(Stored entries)
────────────────────────────────────────

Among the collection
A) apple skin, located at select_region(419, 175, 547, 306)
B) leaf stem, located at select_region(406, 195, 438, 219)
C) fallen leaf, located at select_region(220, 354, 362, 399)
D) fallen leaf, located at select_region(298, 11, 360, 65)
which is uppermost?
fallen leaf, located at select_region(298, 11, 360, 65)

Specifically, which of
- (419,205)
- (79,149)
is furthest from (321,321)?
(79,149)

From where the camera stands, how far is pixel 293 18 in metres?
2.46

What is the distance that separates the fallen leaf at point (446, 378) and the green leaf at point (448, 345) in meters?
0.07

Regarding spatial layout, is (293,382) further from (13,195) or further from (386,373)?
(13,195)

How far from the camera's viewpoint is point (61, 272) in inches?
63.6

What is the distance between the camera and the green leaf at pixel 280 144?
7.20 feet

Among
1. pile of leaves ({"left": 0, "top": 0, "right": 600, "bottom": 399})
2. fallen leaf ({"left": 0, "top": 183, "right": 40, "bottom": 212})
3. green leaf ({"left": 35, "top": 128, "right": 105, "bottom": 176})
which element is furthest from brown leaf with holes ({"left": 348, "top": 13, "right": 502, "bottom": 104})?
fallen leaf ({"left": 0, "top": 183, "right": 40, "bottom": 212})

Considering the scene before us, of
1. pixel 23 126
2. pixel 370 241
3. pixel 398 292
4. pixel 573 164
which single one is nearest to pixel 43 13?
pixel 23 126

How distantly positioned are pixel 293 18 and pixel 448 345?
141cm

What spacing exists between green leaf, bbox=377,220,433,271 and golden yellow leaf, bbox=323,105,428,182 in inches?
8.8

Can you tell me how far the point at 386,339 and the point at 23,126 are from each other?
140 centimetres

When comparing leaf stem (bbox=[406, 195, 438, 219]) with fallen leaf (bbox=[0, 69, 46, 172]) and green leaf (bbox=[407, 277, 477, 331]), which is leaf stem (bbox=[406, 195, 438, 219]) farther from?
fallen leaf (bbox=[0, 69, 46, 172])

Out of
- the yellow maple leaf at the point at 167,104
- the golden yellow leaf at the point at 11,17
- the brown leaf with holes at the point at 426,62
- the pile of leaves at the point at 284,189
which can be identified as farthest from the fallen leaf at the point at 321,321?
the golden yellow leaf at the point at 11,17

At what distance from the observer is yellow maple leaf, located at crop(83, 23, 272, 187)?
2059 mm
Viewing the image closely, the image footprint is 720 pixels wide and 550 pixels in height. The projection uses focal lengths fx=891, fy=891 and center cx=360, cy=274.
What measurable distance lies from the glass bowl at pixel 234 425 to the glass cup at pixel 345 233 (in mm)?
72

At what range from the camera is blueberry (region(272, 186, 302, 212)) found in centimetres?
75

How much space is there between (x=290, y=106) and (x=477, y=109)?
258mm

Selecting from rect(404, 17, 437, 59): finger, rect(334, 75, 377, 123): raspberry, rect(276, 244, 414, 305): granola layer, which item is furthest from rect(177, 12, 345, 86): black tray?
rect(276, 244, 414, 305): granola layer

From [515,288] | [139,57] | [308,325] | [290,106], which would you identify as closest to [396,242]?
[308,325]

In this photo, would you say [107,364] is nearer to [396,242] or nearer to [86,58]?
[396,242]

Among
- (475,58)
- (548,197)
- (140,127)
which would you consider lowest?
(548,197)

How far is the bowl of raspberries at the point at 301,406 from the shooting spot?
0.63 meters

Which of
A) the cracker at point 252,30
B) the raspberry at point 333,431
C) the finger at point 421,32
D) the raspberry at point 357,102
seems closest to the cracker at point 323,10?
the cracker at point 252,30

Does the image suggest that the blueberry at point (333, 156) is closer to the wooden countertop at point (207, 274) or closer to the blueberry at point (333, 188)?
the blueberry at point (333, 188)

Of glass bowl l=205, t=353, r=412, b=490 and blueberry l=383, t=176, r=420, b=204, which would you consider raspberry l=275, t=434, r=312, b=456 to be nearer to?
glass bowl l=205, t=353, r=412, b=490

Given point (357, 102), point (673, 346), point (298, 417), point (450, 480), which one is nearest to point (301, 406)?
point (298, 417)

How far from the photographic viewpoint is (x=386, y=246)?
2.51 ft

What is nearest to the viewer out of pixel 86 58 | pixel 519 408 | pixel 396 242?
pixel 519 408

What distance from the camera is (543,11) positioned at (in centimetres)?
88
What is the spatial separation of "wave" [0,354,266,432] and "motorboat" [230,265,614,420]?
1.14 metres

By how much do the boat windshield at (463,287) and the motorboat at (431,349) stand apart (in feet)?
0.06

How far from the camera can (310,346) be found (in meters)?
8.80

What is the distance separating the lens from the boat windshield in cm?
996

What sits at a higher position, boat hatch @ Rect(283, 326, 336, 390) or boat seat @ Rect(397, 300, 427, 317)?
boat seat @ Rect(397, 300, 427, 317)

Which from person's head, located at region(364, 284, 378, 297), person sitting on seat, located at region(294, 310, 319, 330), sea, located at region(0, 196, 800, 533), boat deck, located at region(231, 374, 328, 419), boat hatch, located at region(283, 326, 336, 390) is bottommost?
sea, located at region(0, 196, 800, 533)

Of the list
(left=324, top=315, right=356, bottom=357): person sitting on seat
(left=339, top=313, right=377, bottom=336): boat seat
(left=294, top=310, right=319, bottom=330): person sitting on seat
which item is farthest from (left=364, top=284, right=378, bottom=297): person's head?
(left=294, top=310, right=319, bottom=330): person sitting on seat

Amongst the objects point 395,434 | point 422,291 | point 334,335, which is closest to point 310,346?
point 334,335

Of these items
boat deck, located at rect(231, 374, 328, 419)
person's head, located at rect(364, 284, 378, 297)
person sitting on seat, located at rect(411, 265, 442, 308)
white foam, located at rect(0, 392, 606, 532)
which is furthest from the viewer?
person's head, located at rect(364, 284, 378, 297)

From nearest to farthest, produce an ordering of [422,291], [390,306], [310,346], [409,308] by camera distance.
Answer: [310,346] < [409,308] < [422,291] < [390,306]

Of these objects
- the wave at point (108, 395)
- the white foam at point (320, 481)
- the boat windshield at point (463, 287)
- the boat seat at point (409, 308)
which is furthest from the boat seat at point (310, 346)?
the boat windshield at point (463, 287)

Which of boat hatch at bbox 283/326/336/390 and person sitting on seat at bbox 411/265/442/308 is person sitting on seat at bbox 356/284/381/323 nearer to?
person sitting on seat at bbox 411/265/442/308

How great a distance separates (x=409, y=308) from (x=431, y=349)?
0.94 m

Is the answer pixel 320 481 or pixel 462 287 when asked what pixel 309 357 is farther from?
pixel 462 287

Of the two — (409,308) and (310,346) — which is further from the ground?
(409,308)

────────────────────────────────────────

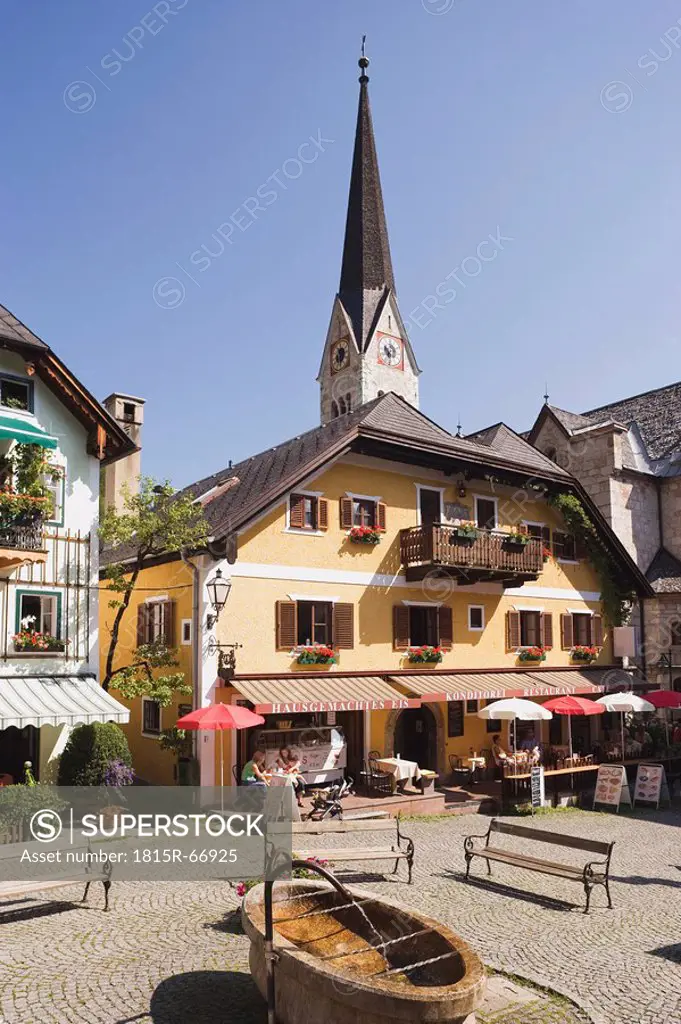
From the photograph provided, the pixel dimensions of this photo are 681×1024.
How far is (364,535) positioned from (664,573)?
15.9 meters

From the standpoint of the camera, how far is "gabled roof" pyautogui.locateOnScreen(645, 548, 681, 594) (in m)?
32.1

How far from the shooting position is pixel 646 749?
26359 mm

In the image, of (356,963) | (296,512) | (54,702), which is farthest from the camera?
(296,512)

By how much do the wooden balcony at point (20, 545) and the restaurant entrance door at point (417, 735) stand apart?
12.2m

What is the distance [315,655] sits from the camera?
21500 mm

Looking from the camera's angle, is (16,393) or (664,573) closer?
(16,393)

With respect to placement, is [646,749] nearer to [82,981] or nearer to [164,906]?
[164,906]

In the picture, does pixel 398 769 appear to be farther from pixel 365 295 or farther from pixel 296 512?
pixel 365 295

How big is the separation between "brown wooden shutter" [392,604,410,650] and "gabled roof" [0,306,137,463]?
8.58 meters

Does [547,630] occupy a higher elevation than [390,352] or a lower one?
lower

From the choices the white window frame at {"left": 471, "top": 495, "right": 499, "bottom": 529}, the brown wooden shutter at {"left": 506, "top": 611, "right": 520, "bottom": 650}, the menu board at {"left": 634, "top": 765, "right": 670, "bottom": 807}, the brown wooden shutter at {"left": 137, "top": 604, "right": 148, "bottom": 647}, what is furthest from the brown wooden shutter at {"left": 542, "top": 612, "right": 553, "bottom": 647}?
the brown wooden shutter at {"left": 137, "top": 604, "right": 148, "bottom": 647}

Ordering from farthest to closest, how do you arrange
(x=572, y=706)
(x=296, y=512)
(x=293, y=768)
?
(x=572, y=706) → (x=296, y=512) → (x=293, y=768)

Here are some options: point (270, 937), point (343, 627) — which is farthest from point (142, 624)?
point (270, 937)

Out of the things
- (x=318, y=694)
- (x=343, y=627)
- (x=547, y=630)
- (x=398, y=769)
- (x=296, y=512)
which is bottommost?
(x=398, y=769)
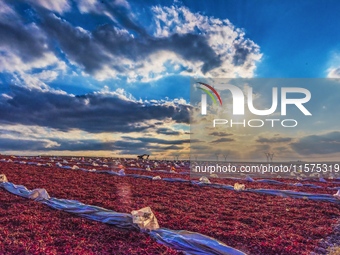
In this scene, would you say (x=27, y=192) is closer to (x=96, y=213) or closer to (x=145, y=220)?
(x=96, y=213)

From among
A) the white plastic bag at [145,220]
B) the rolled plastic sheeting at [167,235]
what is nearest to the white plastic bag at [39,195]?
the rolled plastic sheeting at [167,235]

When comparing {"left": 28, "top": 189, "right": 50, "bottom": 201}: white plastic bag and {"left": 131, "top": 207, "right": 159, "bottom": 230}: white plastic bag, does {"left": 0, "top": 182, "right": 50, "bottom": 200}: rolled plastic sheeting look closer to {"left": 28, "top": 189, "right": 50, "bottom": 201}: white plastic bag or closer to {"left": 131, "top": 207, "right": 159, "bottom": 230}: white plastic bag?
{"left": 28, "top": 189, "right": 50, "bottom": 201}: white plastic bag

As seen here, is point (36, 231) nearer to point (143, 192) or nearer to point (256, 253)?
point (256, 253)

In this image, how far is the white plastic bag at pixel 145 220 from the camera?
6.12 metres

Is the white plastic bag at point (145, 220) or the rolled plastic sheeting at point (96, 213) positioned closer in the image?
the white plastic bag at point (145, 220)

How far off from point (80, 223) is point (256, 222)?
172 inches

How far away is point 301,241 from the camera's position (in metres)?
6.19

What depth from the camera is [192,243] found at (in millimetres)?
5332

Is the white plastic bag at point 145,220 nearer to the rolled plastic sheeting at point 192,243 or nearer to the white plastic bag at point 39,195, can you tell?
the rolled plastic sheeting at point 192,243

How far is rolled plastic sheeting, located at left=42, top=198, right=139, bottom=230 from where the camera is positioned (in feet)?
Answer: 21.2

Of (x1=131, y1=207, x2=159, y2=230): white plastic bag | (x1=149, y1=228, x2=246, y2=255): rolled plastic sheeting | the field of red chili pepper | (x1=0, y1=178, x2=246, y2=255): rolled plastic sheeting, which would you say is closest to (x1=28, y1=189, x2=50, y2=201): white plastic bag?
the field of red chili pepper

────────────────────────────────────────

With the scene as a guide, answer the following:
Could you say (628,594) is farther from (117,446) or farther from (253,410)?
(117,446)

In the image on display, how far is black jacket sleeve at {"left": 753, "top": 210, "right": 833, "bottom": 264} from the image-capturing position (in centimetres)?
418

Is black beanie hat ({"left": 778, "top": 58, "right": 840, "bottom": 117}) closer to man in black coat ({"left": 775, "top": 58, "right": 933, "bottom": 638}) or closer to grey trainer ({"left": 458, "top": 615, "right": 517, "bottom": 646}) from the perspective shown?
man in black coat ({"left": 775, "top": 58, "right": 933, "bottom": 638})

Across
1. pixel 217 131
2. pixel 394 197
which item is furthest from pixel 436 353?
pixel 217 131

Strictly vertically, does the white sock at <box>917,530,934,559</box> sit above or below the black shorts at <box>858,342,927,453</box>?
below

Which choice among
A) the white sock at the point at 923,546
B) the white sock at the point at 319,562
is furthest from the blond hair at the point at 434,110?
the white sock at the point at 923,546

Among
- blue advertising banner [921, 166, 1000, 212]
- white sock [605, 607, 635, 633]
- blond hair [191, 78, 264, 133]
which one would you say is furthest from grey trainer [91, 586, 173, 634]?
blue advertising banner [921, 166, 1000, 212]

────────────────────────────────────────

• _Request_:
Report how many lines of the rows above contain the string "spatial", treating uppercase and lowercase as distinct. Give only the number.

• _Correct output_:
2